REQUIREMENTS —
Copy out the data below line for line, keeping every word and character unchanged.

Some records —
══════════

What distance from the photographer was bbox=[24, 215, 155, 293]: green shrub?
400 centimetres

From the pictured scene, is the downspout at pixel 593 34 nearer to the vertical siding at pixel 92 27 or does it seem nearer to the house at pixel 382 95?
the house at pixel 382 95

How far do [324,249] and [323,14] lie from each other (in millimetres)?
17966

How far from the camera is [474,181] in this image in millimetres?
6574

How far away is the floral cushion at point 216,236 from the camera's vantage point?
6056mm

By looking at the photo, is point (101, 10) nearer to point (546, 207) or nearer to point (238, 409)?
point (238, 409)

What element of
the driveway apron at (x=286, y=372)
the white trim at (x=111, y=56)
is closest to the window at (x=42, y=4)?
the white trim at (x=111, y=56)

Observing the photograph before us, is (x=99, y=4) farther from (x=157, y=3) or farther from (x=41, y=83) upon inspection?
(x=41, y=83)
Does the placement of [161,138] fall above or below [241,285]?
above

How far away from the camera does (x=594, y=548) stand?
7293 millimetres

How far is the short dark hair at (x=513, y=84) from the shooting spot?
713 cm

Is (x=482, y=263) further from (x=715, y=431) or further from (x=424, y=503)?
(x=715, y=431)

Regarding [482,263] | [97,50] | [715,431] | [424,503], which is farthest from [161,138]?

══════════

TASK SOLUTION —
What distance from the photographer was bbox=[24, 215, 155, 293]: green shrub?
400 centimetres

From the pictured scene, is the downspout at pixel 593 34 nearer to the vertical siding at pixel 92 27 or does it seem nearer to the house at pixel 382 95?
the house at pixel 382 95

How far do [324,249] and [323,14] lie from each other (in millimetres)?
17966

How far from the camera is [474,181] in this image in millimetres?
6574

How far away is the floral cushion at point 216,236 from the camera's vantage point?
6056mm

By looking at the photo, is point (101, 10) nearer to point (546, 207) or nearer to point (238, 409)?
point (238, 409)

What element of
the driveway apron at (x=286, y=372)
the white trim at (x=111, y=56)
is closest to the window at (x=42, y=4)?
the white trim at (x=111, y=56)

Observing the photograph before us, is (x=99, y=4) farther from (x=157, y=3) or farther from (x=41, y=83) upon inspection?
(x=41, y=83)
Does the placement of [161,138] fall above or below [241,285]?
above

How far away from the camera does (x=594, y=548) stand?
7293 millimetres

How far is the short dark hair at (x=513, y=84) from the shooting spot?
713 cm

Is (x=482, y=263) further from (x=715, y=431) or further from (x=424, y=503)?
(x=715, y=431)

Regarding [482,263] | [97,50] | [715,431] | [424,503], which is farthest from [161,138]?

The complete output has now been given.